When he has swept back to Vance, Furry leaves the trash in a pile at the corner and pushes the cart, with its empty can, to Beale Street. The sky is gray. The stiff brass figure of W. C. Handy stands, one foot slightly forward, the bell of his horn pointing down, under the manicured trees of his deserted park. The gutter is thick with debris: empty wine bottles, torn racing forms from the West Memphis dog track, flattened cigarette packs, scraps of paper and one small die, white with black spots, which Furry puts into his pocket. An old bus, on the back of which is written, in yellow paint, LET NOT YOUR HEART BE TROUBLED, rumbles past: it is full of cotton choppers. Their dark, solemn faces peer out the grimy windows. The bottles clink at the end of Furry’s broom. In a room above the Club Handy, two men are standing at an open window, looking down at the street. One of them is smoking; the glowing end of his cigarette can be seen in the darkness.
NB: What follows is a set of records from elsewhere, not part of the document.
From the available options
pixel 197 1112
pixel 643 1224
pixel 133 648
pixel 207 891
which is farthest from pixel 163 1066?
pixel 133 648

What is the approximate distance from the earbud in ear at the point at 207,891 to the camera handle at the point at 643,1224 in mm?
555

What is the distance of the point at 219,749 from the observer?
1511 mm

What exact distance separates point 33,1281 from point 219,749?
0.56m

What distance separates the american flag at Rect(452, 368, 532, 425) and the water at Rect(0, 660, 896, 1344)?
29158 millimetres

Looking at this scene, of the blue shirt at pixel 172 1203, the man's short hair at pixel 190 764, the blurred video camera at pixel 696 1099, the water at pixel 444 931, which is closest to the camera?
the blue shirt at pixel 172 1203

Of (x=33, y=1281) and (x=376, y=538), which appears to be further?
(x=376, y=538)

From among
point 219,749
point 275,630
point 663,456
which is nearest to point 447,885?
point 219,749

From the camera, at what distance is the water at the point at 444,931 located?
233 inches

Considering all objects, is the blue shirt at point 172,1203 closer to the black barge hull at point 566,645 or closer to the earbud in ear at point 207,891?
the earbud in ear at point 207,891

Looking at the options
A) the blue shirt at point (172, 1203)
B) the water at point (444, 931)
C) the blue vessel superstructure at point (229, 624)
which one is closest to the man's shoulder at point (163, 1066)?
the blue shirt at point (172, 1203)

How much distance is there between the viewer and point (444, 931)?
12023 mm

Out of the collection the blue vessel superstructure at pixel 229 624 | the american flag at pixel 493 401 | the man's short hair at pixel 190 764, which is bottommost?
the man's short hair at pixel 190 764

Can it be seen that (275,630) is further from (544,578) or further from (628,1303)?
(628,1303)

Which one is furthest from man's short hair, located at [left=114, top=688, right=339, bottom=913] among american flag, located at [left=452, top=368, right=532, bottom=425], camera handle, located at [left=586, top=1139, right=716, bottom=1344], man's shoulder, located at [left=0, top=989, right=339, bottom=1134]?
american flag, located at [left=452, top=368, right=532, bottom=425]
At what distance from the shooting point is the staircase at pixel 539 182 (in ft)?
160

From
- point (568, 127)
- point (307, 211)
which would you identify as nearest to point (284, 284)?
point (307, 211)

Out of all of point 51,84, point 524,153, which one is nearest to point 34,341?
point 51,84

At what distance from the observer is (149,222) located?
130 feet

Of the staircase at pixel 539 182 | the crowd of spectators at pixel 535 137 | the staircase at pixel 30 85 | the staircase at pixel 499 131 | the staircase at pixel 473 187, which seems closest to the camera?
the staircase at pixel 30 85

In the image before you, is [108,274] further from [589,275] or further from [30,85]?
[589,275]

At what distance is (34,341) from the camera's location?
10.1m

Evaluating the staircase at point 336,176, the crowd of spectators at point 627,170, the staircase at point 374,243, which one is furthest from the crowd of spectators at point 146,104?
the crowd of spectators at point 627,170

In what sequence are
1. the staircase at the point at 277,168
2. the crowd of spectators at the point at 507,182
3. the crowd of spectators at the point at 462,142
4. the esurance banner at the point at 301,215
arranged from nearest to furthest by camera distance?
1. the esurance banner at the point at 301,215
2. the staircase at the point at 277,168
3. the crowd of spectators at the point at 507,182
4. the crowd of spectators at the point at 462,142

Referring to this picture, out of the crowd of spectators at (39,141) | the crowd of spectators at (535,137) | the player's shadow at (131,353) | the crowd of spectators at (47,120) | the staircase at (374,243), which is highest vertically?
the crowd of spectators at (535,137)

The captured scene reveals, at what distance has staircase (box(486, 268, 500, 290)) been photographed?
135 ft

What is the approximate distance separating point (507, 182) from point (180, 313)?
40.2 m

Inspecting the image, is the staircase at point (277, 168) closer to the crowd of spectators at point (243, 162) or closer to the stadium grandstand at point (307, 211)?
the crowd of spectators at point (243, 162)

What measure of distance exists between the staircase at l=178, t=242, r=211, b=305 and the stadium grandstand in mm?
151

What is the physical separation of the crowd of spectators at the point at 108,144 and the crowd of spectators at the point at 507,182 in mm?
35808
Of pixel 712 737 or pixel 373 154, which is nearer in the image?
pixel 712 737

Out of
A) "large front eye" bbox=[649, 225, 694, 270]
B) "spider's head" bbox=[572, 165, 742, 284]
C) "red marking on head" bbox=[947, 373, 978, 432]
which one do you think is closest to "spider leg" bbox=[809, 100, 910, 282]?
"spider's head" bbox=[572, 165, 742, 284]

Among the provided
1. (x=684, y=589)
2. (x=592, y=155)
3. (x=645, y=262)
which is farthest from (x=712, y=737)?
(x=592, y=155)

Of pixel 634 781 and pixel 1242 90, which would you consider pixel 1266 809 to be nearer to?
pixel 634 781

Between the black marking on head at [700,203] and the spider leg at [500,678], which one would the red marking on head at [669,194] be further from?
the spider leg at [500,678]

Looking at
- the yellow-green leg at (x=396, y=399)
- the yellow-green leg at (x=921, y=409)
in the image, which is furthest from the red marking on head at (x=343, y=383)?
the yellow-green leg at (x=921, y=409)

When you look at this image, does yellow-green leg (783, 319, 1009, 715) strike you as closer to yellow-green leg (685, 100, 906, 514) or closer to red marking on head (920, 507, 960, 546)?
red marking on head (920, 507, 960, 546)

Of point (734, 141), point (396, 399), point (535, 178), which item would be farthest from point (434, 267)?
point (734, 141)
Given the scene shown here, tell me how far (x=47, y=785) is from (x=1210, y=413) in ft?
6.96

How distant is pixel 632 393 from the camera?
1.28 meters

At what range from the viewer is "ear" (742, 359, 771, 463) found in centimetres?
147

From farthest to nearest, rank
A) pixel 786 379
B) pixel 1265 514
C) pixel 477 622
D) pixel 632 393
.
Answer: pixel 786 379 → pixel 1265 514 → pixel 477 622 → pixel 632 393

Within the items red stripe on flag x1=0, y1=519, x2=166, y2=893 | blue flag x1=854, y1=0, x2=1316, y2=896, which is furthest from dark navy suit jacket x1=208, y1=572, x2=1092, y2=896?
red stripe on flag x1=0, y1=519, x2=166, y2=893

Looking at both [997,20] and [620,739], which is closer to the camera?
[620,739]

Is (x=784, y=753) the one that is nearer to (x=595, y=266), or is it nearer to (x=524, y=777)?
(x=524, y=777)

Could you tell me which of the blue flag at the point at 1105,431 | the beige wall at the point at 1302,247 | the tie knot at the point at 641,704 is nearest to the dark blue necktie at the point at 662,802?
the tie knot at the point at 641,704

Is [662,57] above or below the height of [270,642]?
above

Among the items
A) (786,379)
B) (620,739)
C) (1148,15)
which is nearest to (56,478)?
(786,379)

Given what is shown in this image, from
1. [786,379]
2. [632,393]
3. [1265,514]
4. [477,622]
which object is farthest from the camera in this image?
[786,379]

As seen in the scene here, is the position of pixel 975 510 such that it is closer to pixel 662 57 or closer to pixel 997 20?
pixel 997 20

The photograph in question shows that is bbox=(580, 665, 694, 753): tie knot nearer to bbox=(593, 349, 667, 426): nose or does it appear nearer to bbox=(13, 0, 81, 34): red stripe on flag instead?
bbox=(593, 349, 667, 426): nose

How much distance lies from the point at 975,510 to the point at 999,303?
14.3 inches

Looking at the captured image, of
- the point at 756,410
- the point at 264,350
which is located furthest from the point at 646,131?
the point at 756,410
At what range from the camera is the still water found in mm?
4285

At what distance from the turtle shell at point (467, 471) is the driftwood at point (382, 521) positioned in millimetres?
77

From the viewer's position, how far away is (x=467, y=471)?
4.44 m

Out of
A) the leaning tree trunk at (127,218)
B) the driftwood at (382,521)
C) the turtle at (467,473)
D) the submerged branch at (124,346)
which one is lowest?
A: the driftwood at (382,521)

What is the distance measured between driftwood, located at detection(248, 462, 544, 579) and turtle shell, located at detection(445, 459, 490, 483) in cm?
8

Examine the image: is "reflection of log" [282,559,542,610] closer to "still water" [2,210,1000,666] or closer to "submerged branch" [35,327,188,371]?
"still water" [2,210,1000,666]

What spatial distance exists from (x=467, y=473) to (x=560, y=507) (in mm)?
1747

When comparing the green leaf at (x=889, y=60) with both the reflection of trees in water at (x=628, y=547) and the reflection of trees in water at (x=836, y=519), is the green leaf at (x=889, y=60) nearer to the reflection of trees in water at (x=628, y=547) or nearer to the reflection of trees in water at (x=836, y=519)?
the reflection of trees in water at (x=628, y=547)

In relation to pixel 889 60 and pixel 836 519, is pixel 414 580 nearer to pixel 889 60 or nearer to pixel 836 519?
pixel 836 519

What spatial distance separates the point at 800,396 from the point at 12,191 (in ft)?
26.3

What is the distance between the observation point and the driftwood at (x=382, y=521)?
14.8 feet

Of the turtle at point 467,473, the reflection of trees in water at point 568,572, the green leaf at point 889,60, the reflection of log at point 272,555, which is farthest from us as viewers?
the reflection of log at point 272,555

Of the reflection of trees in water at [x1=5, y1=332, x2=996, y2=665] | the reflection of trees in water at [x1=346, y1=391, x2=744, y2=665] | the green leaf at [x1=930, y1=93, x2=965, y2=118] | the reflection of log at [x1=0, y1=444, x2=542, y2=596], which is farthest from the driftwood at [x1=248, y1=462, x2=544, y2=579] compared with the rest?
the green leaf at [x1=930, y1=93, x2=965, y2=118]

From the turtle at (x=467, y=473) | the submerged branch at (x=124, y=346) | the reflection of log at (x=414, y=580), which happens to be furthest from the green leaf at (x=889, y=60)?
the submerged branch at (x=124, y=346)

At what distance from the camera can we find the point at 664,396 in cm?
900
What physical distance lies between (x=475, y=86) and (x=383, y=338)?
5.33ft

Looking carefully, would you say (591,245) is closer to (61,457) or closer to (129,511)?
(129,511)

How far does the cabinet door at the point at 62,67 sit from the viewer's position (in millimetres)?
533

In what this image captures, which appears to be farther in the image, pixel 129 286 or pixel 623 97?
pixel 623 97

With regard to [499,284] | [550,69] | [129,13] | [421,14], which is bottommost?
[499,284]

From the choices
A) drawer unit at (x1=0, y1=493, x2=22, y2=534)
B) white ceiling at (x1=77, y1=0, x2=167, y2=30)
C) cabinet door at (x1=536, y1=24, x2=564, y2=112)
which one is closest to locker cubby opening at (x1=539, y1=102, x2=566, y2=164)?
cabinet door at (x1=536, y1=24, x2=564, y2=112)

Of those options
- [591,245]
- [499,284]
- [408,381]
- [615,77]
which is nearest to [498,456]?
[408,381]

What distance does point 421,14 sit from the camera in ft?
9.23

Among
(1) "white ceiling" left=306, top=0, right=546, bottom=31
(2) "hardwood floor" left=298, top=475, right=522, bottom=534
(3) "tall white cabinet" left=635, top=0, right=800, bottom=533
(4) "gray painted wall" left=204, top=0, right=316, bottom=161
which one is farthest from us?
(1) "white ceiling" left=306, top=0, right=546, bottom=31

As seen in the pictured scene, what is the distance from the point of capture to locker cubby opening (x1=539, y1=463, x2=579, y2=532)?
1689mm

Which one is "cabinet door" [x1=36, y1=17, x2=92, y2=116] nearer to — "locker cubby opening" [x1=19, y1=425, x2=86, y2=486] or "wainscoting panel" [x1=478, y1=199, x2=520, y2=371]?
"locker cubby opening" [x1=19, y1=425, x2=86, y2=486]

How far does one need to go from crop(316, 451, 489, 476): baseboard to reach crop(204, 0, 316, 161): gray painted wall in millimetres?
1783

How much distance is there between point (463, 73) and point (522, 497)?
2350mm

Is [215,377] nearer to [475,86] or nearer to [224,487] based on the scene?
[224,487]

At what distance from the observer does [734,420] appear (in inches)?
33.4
On the door to the club, there is a handbill: BLUES SPECTACULAR, CITY AUDITORIUM: JIMMY REED, JOHN LEE HOOKER, HOWLIN’ WOLF.
When Furry has cleaned the rest of the block, the garbage can is full and he goes back to Bertha’s for another. The other cart is gone and there is a black Buick parked at the curb. Furry wheels to the corner and picks up the mound of trash he left there. A city bus rolls past; the driver gives a greeting honk and Furry waves. He crosses the street and begins sweeping in front of the Sanitary Bedding Company. A woman’s high-heeled shoe is lying on the sidewalk. Furry throws it into the can. ‘First one-legged woman I see, I’ll give her that,’ he says and, for the first time that day, he smiles.”
Furry had a second act in the ‘70s; he opened for the Stones in Memphis, played a part in a Burt Reynolds movie, even appeared on the Johnny Carson show where, to the question of why he was single, he replied, “Why in the hell do I need a wife when the man next door got one?” But if you wanted him to play, you would first have to visit the pawn shop down the street, where he’d hock his guitar for drinking money. Once, Joni Mitchell came to Furry’s house and interviewed him, and later wrote a song about it — “Furry Sings the Blues” — where she sings of a babbling, drunk old musician propped up in his bed with his peg leg removed, “down and out in Memphis Tennessee.” Furry hated that song. “She wanted to hear ‘bout the old days, said it was for her own personal self, and I told it to her like it was, gave her straight oil from the can,” he told a reporter in ‘77. “But then she goes and puts it all down on a record, using my name and not giving me nothing!” (Joni’s manager responded: “She really enjoyed meeting him, and wrote about her impressions of the meeting. He did tell her that he didn't like her, but we can't pay him royalties for that.”) “Now I know I ain't a star,” Furry went on, winking. “But I sure might be a moon.”
Some Furry Lewis songs are funny, with their train-hopping sexcapades, and others are terribly sad. (“My mother’s dead,” goes one of them, “my father just as well to be. Ain’t got nobody to say one kind word for me.”) My favorite of his songs is both. “Now, when you’re gone, I won’t feel bad,” he sings on “Farewell I’m Growing Old,” sounding jaunty enough while strumming a more complicated feeling. “I never miss those things I never had… Now let the git-tar sing!” he cries in his showman’s voice. “Gittar talks more than I do… Gittar must be drunk.” Then the gittar finishes Furry’s thoughts for him, and you understand just what he means.